Replication of LHCb conditions to SARA stopped because streams apply process aborted due to inconsistency of data (no data found). Some LHCb condition and ATLAS condition tables had missing rows. LFC data were consistent.
Impact
Conditions data of ATLAS and LHCb were partly inconsistent since SARA recovery in October.
Replication of conditions data (LHCb and ATLAS) to SARA was not working after incident for 2 days.
Time line of the incident
10-Sep-10 - SARA database and replication has been recovered according to the manual.
26-Oct-10 17:07:25 - STREAMS_APPLY_LHCB@SARA process crushed with error: ORA-01403: no data found
26-Oct-10 17:07:25 - CERN DBAs realized that some tables are broken (missing rows)
27-Oct-10 16:00:00 - After investigation held at CERN. Root cause was understood.

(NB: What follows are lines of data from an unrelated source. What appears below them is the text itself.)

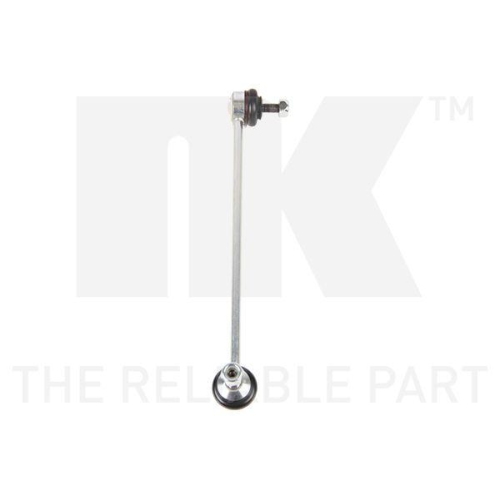 Stange/Strebe, Stabilisator NK 5111527 f&uuml;r BMW, Vorderachse links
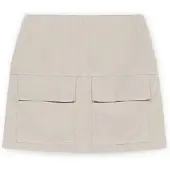 Trussardi Falda beige
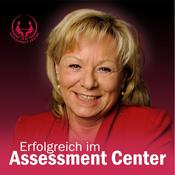 Podcast Erfolgreich im Assessment-Center I Führungskräfte I Management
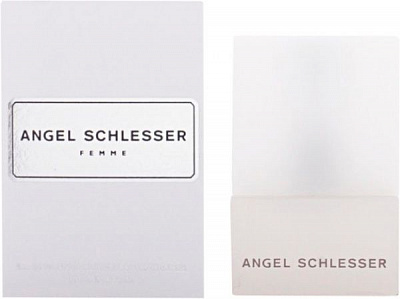 Туалетна вода Angel Schlesser 30 мл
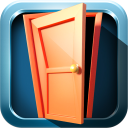 Herunterladen  100 Doors Puzzle Box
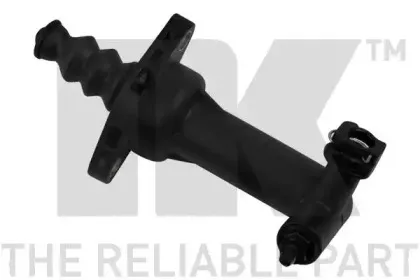 nk-844716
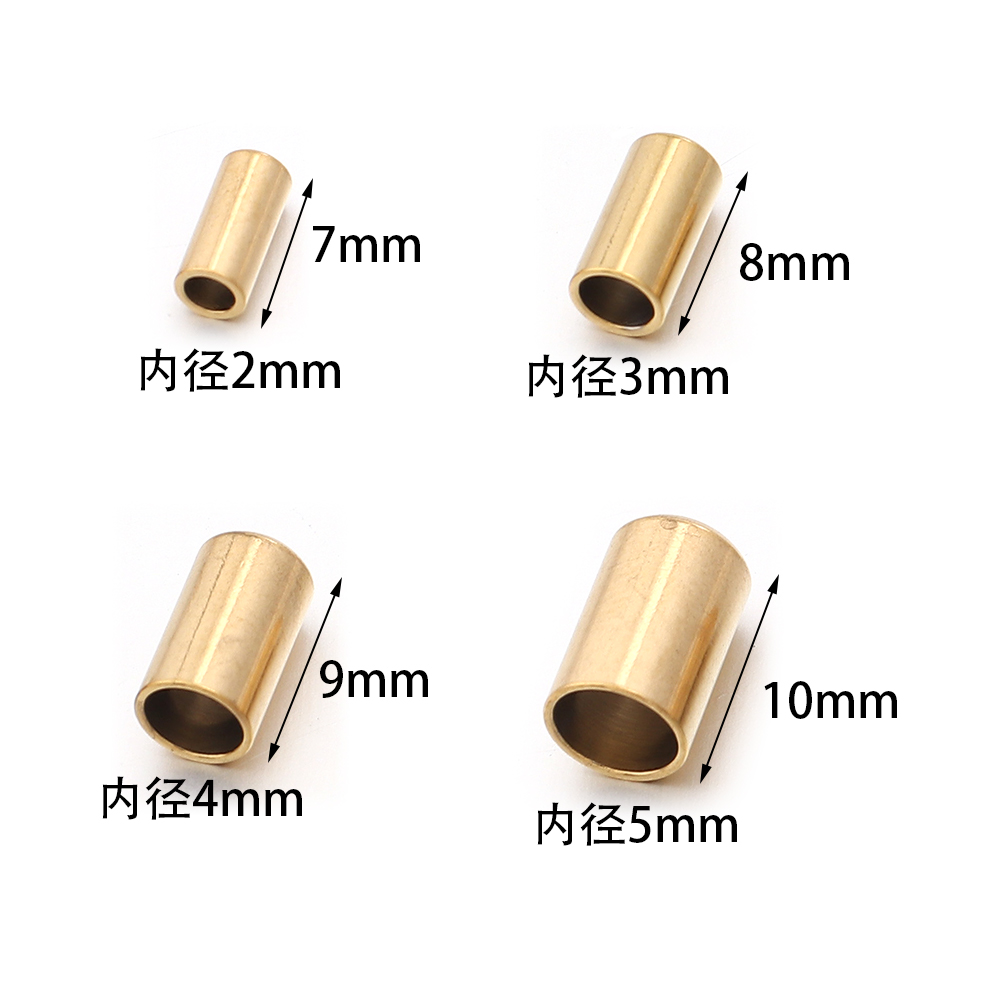 10-20pcs/lot Stainless Steel E - огляд і ціна Leatherwork Beginner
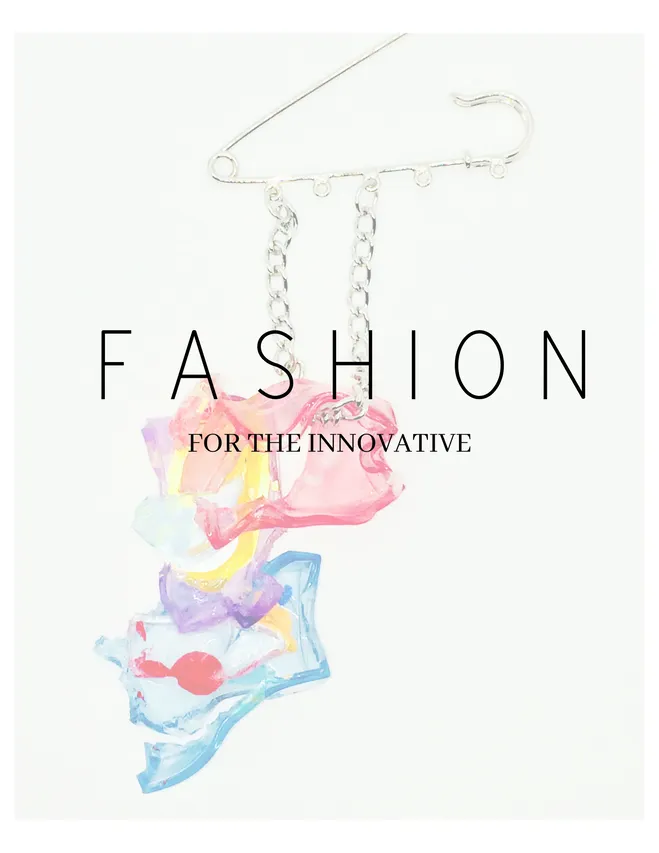 Gift Cards From The Nodes Collection Of Art Jewelry!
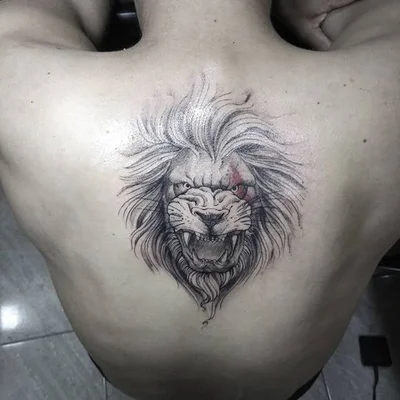 ve 133 tattoo 024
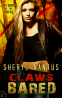 Cover Image: Claws Bared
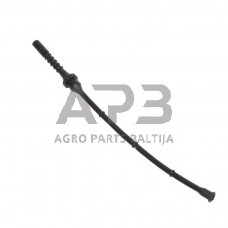 Kuro žarnelė krūmapjovėms STIHLFS120, FS120R, FS200, FS200R, FS250, FS250R, FS200, FS300, FS350, FS400, FS450, FS480,BT120C, BT121, FR350, FR450, FR480, FR480C, SP200, HT250,, FT250 4128 358 0800, 41283580800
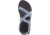Chaco Z1 Classic Sandals - Womens, Solid Tradewinds, 6 US, JCH108052-6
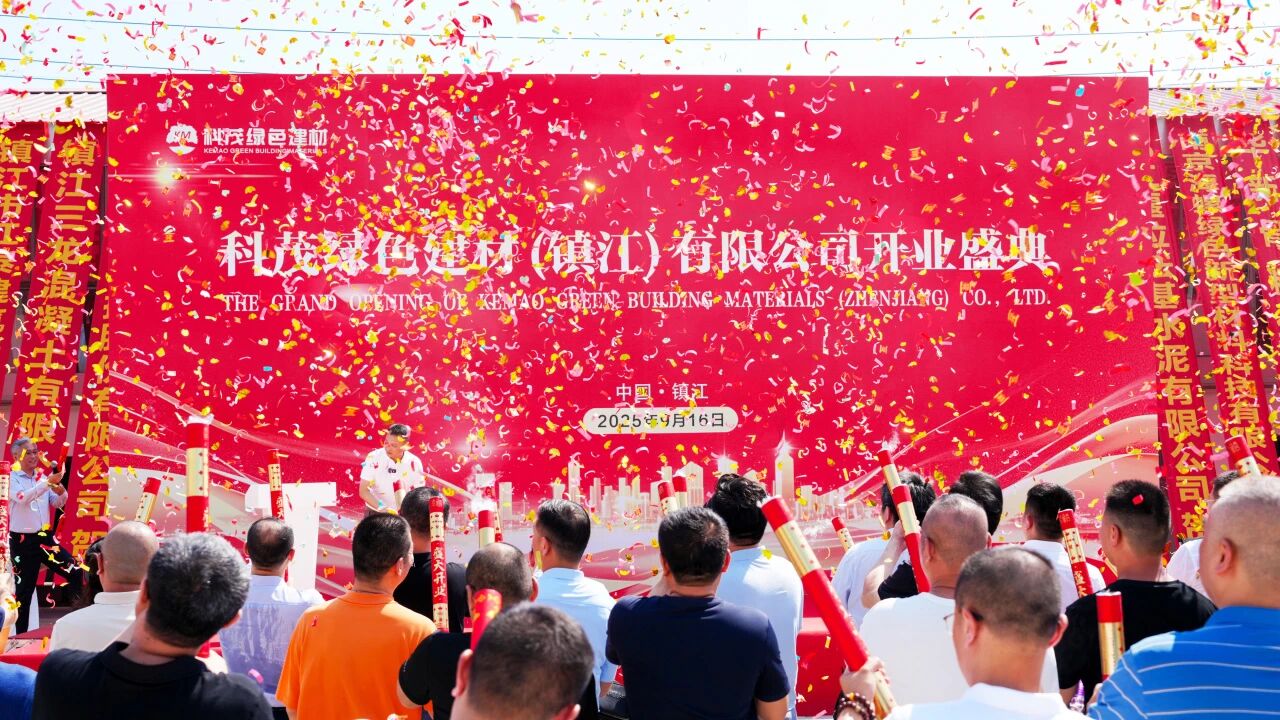 寰俊鍥剧墖_2026-05-18_143725_252.jpg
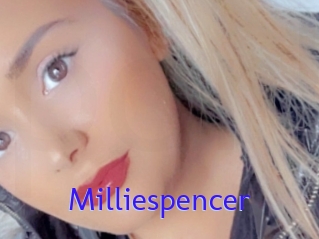Milliespencer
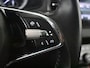 Skoda Karoq 1.0 TSI Business Edition 110Pk | 1e eigenaar | Trekhaak Elektr. | Parkeer sensoren voor/achter | Apple carplay Android auto |Navigatie Cruise control | Climate control | LED | DAB | 17"LMV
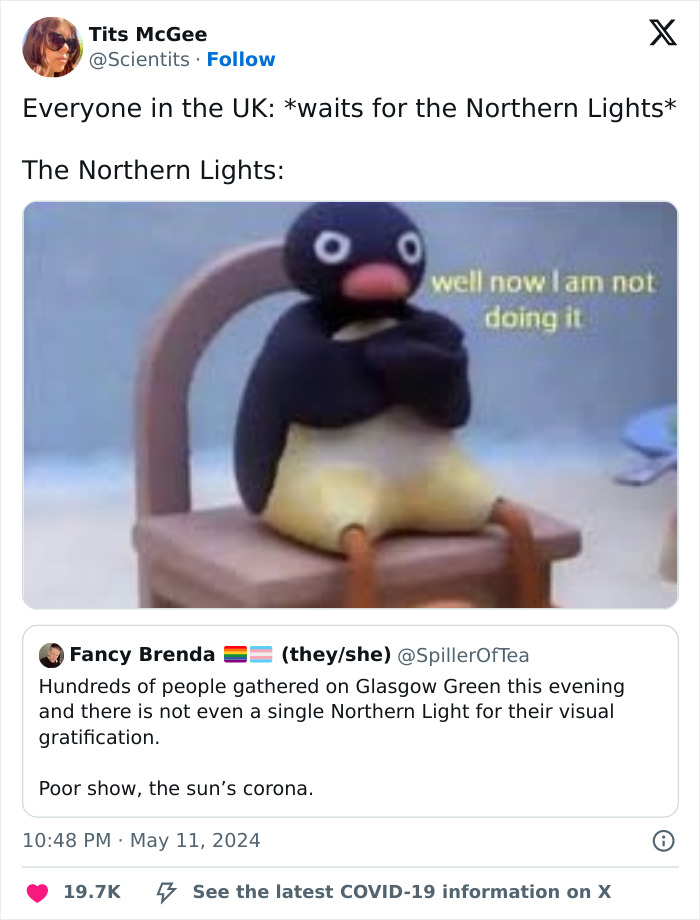 Northern-Lights-Jokes-Memes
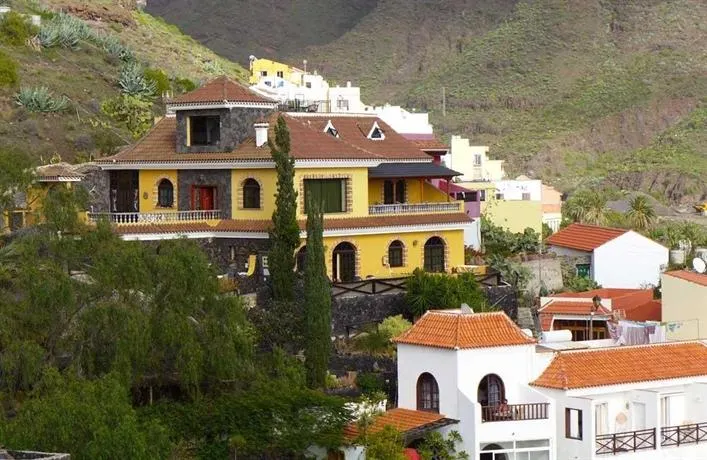 Casa Florida - Image 1
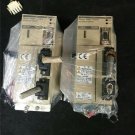 YASKAWA servo  driver R88D-UP20V Refurbished  
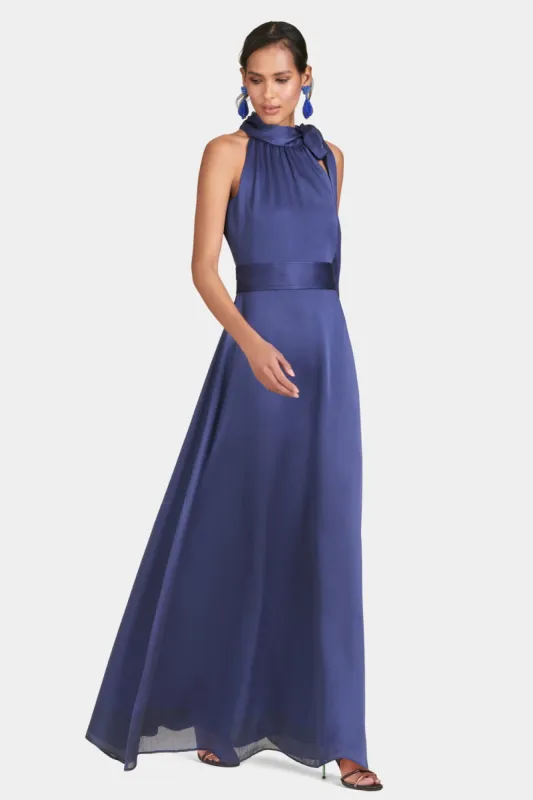 Kayla Gown sold by Lord & Taylor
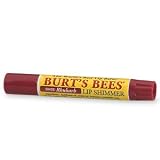 Lip Shimmer-Rhubarb - 1 - Stick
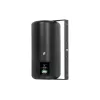 Kolonėlė Omnitronic 11036960 2 krypčių 150 W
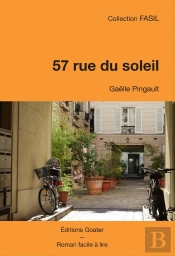 57, Rue Du Soleil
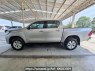 Used 2018 AT toyota hilux-revo GUN135R-DTTSHT Image[4]
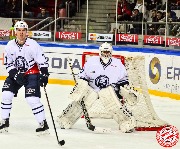 Spartak-Medvedchak-24.jpg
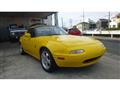 1994 Mazda Roadster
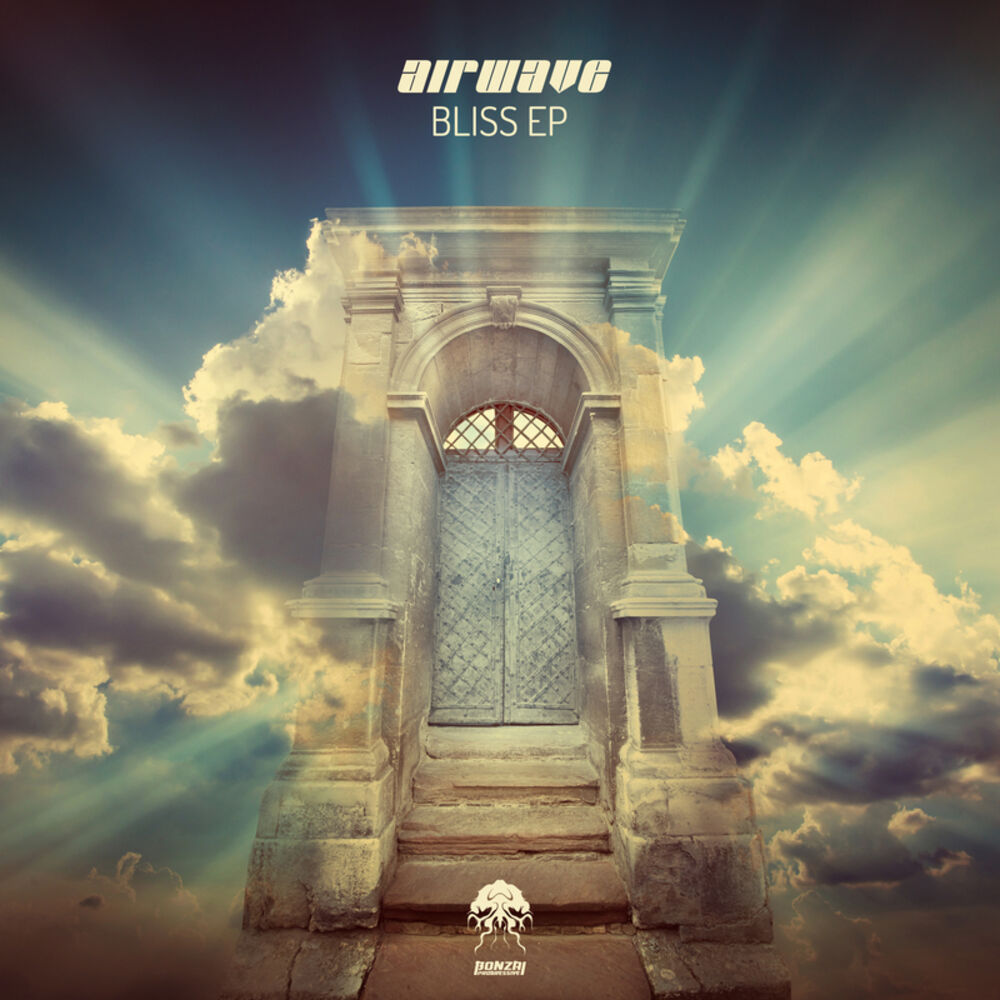 Picture of Bliss EP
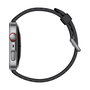 Montre intelligente Huawei FIT 4 PRO Noir 1,82" 40 mm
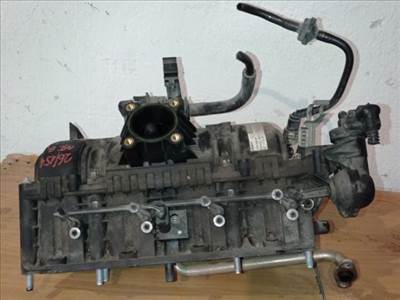 Opel Astra G Szívósor *153955* 0280600057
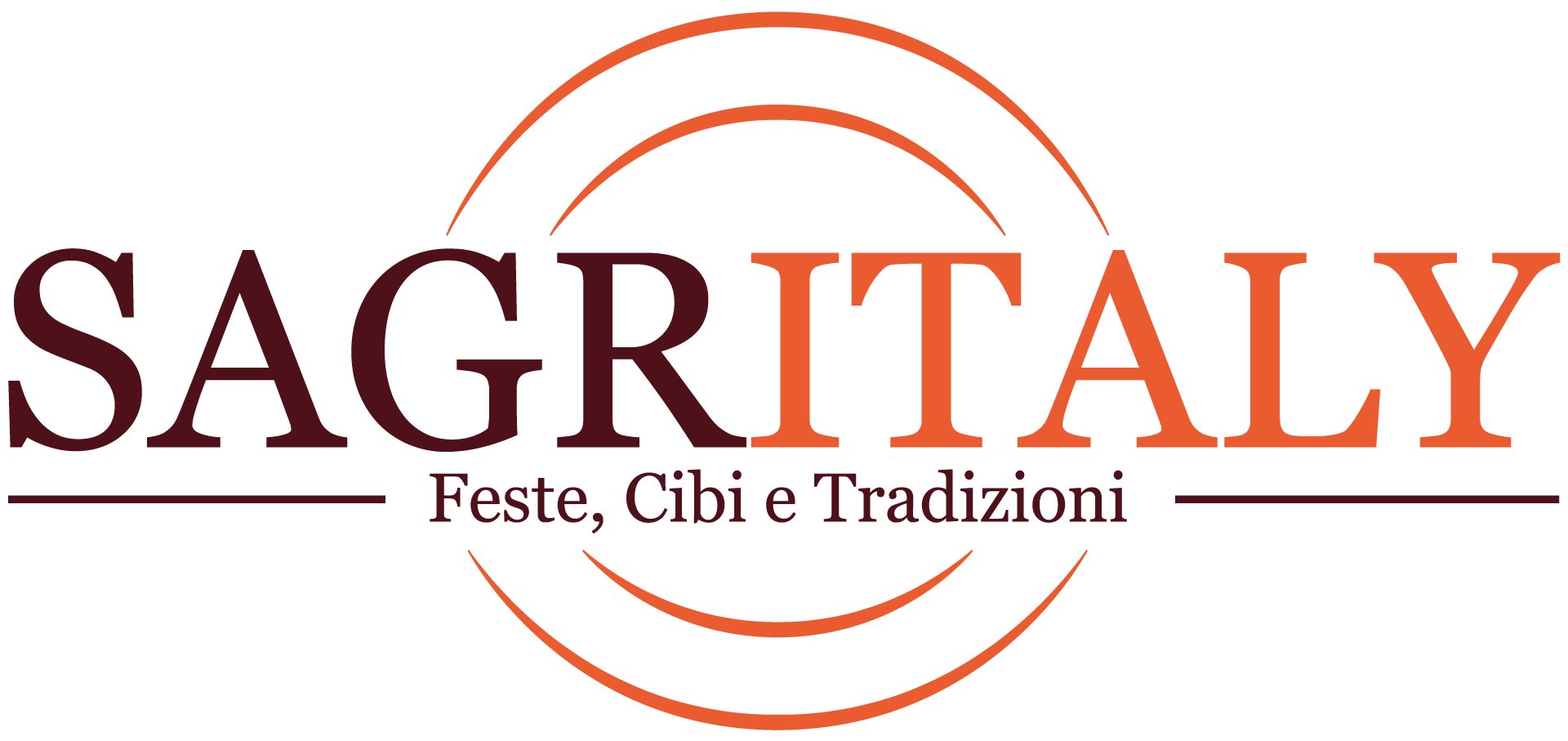 Locandina: OliOliva - Festa dell'olio nuovo di Imperia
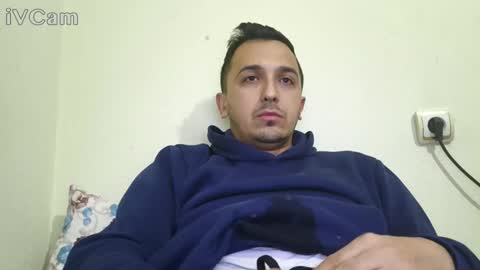 Snapshot of baros741 chatting on 02-11-26, 10:59 baros741 online show from 02-11-26, 10:59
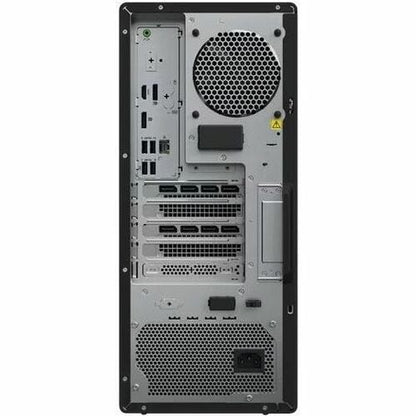 TOPSELLER THINKSTATION P3 TOWER I7-14700 VPRO 4.20G 32GB 1TB W11P64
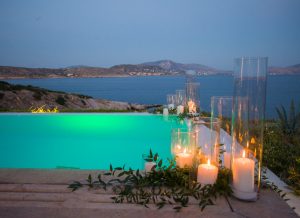 Fairytale-Wedding-in-Athens-Island-Art-and-Taste-by-Rock-Paper-Scissors-Events-Greece-119-1 5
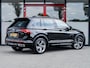 Volkswagen Tiguan 1.4 TSI eHybrid R-Line Business+ | Trekhaak (elektrisch) | Virtual Cockpit | Camera | Dode Hoek Detectie | Adaptieve Cruise Control | Climate Control | Metallic Lak | 19'' Lichtmetalen Velgen | LED Koplampen |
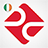 icon eJourney 5.9.4.0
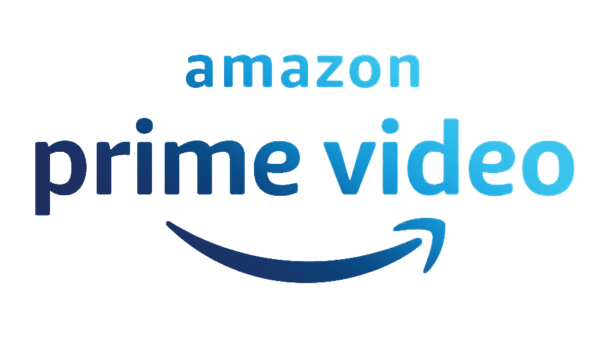 Best Free-to-Watch Content with Amazon Prime in Japan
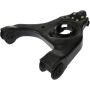 CENTRIC PARTS 622.66022 Centric Premium Control Arm and Ball Joint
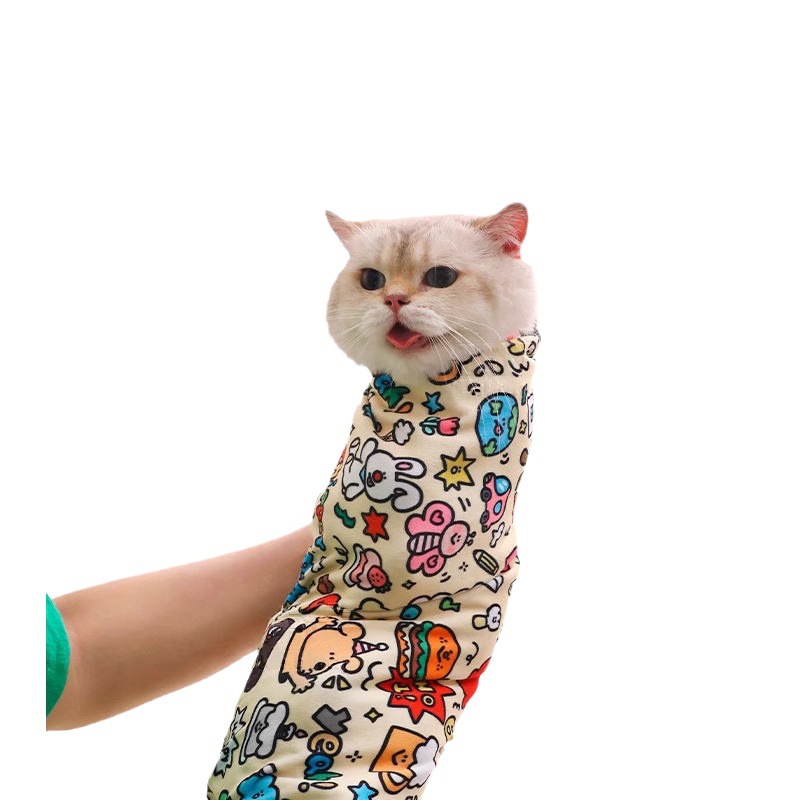 商品图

27-Oct-10 17:00:00 - SARA recovery started
28-Oct-10 17:00:00 - SARA recovery finished
Analysis
The root cause of the problem was missing one step in SARA recovery procedure (re-instantiation of whole schema). The impact of this caused that all new changes on tables that were created in replicated schemas between SARA crash and recovery (from 2010-08-18 to 2010-09-09) were discarded by apply process without any warnings on SARA database.
Follow up
Damaged tables has been recovered with datapump import using data from T0 - afternoon 28.10.2010
Procedure for resynchronization of T1 has been updated with missing step.